- [RINCIAN TUGAS] Menurut potongan teks, di gedung mana acara Musyawarah Besar Kaum Muda Indonesia diadakan?

- [POTONGAN TEKS]
- - - - -
Semua tahu bahwa korupsi belum bisa dibasmi. OTT yang dilakukan KPK kepada para pejabat tenyata belum membuat para calon koruptor jera. Tetapi, keadaan itu tidak bisa dijadikan alasan untuk mengatakan pemerintahan korup.
Pentanyaannya, mengapa BW melontakan tuduhan tak berdasar itu? Tujuannya bisa ditebak juga. Hendak menciptakan opini dalam masyarakat, setidaknya di kalangan pendukung dan simpatisan Prabowo-Sandi, agar tidak percaya kepada pemerintahan karena dianggap kong kali kong dengan para hakim MK.
Dengan begitu, mudah bagi mereka memobilisasi para tukang demo untuk menekan para hakim MK maupun Jokowi. Mungkin dengan kembali melakukan demo besar-besaran seperti yang dilakukan kepada KPU dan Bawaslu. Mereka berharap agar para hakim MK takut sehingga mau tidak mau memenangkan gugatan mereka.
Kalau kalah pun, mereka tak peduli. Malahan bisa lebih berani. Para demonstran terus dimotivasi melakukan tindakan anarkis guna memancaing kemarahan aparat. Boleh jadi dalam hati mereka terselip keinginan munculnya korban dalam jumlah yang lebih banyak. Mereka hendak menarik perhatian dunia internasional untuk menekan pemerintah Indonesia, termasuk membatalkan putusan MK.
Kekuatan pendukung di belakang Prabowo-Sandi
Mungkin ada yang bertanya mengapa kubu 02 tak jemu-jemu memancing ketegangan dalam masyarakat? Tampaknya ada satu kekuatan dahsyat di belakan 02 yang sangat dipahami oleh tim kuasa hukum. Ada ideologi "cuci otak" yang telah merasuki begitu banyak orang di berbagai lapisan masyarakat.
Yang utama adalah ideologi khilafah dan syariah Islam yang telah lama disosialisasikan di berbagai komunitas pasca reformasi. Dua Ormas yang lebih dikenal terbilang gigih melakukan hal itu secara sistematis melalui dakwah di kampus-kampus dan mesjid-mesjid adalah HIT dan FPI.
Jangan dikira bahwa dengan dibubarkan HTI dan larinya Habib Rizieq di Arab, gerakan mereka berhenti. Tidak. Apa yang dikatakan mantan Kepala BIN, A.M. Hendro Priono pada acara Musyawarah Besar Kaum Muda Indonesia di Gedung Joeang 45, Menteng, Jakarta Pusat beberapa waktu lalu, bukanlah isapan jempol.
- - - - -
- [DATA YANG DIBERIKAN]
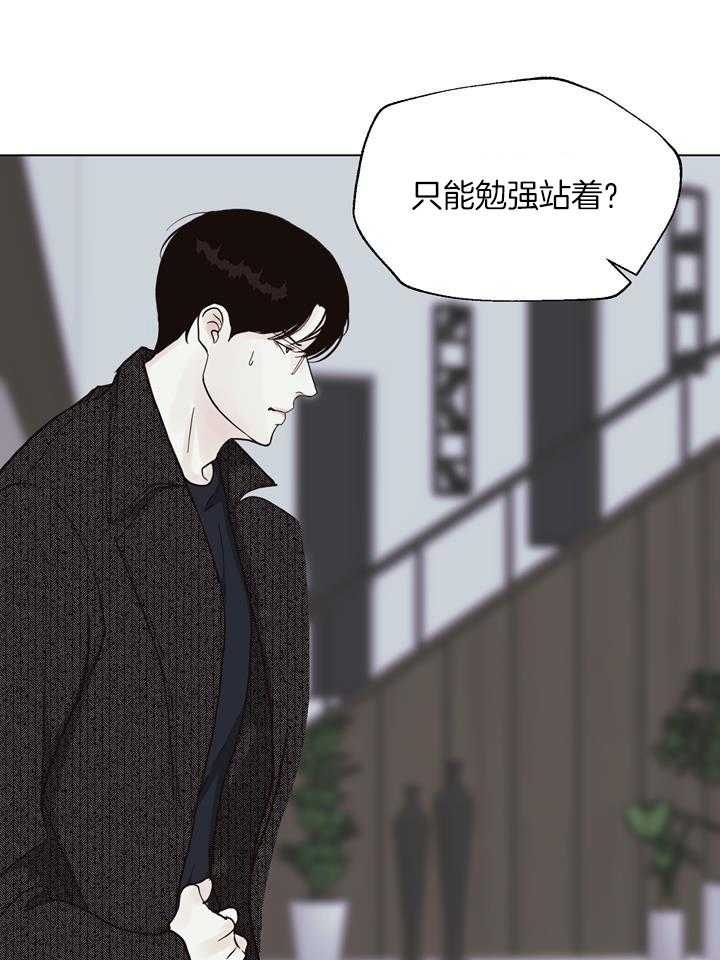 《赴夜》第145话 第12页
- - - - -
- [JAWABAN TUGAS] Di Gedung Joeang 45, Menteng, Jakarta Pusat.